Excerpts of spatial question data
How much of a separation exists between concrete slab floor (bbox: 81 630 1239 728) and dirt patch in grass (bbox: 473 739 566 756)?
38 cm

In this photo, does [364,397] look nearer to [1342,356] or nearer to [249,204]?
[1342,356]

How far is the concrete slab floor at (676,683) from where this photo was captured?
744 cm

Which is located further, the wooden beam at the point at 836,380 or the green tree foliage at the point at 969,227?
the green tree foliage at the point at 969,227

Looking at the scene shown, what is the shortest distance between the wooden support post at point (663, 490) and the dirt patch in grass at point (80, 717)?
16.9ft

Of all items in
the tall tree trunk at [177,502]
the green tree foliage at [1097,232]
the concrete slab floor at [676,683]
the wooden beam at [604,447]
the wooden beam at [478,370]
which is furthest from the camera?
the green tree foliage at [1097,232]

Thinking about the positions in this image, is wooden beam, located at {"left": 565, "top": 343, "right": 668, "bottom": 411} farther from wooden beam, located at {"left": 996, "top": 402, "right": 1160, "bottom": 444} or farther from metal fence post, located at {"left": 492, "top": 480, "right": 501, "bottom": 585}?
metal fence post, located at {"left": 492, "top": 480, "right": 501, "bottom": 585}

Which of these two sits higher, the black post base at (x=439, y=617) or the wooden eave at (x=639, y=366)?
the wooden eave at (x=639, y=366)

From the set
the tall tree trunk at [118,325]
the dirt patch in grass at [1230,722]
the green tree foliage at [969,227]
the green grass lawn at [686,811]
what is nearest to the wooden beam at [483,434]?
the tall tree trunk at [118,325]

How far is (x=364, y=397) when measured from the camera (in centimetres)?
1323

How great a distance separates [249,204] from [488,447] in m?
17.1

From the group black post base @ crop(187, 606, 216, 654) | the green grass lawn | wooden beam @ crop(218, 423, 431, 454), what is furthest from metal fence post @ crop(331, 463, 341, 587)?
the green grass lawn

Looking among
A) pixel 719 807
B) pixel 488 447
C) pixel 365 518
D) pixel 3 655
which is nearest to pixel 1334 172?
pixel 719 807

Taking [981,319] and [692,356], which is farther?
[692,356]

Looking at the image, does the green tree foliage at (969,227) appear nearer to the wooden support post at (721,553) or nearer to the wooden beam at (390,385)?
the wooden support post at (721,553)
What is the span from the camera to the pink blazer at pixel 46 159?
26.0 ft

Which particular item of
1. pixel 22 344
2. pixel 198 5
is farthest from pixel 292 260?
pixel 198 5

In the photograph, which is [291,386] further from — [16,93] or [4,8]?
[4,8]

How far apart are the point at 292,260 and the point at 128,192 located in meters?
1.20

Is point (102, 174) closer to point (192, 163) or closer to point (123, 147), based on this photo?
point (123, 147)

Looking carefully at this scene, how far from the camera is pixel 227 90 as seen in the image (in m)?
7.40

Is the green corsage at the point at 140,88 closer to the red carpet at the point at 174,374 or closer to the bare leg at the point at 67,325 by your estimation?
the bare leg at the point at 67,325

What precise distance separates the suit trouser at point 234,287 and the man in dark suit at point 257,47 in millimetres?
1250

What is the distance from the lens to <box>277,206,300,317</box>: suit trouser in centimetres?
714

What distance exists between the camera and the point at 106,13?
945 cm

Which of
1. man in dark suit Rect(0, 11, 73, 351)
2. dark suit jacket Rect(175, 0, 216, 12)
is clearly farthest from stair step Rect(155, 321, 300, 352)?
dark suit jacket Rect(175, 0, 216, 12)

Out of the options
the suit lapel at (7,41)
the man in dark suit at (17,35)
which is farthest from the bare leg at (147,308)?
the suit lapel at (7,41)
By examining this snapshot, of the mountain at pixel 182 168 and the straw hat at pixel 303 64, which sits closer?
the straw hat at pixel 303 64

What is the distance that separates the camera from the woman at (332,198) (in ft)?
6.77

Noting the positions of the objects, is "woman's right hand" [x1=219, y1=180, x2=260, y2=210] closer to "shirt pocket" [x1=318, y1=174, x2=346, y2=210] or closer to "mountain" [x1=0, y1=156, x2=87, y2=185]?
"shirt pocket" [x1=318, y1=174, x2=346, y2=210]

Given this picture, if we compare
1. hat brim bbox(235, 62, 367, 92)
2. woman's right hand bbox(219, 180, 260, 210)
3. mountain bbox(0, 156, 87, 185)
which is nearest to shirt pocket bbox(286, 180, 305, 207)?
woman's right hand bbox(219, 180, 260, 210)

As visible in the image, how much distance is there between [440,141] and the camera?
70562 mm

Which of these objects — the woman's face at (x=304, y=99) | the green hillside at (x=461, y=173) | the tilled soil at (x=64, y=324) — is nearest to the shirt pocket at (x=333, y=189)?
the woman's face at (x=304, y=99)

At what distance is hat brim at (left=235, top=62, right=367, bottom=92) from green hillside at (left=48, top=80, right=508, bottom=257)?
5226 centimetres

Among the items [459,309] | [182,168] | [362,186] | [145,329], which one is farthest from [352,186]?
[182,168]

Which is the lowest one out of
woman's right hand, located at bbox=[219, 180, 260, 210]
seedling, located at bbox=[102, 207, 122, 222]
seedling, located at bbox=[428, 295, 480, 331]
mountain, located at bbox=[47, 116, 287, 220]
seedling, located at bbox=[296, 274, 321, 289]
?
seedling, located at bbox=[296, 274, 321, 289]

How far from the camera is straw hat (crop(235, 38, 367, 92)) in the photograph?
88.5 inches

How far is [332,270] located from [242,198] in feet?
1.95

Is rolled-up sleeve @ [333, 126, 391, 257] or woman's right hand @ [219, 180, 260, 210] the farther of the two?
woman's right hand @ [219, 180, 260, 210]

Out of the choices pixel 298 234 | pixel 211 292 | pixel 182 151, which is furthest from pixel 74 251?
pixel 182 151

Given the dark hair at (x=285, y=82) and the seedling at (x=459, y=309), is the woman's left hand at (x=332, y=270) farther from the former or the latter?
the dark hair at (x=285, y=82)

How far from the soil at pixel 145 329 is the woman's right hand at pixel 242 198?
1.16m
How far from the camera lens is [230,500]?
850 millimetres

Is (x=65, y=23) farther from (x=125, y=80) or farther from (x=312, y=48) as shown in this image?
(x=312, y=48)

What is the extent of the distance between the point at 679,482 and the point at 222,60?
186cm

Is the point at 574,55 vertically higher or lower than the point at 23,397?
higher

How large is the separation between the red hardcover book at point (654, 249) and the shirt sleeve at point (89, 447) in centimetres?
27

Aim of the task
Copy out exactly the lines running from the line with "How far from the soil" to the end of the records, inclusive.

Expected answer
How far from the soil at pixel 145 329 is the woman's right hand at pixel 242 198?
1.16m
How far from the camera lens is [230,500]?
850 millimetres

Is (x=65, y=23) farther from (x=125, y=80) or farther from (x=312, y=48) as shown in this image?
(x=312, y=48)

What is the extent of the distance between the point at 679,482 and the point at 222,60?
186cm

Is the point at 574,55 vertically higher or lower than the point at 23,397?
higher

How large is the separation between the red hardcover book at point (654, 249) and the shirt sleeve at point (89, 447) in centimetres?
27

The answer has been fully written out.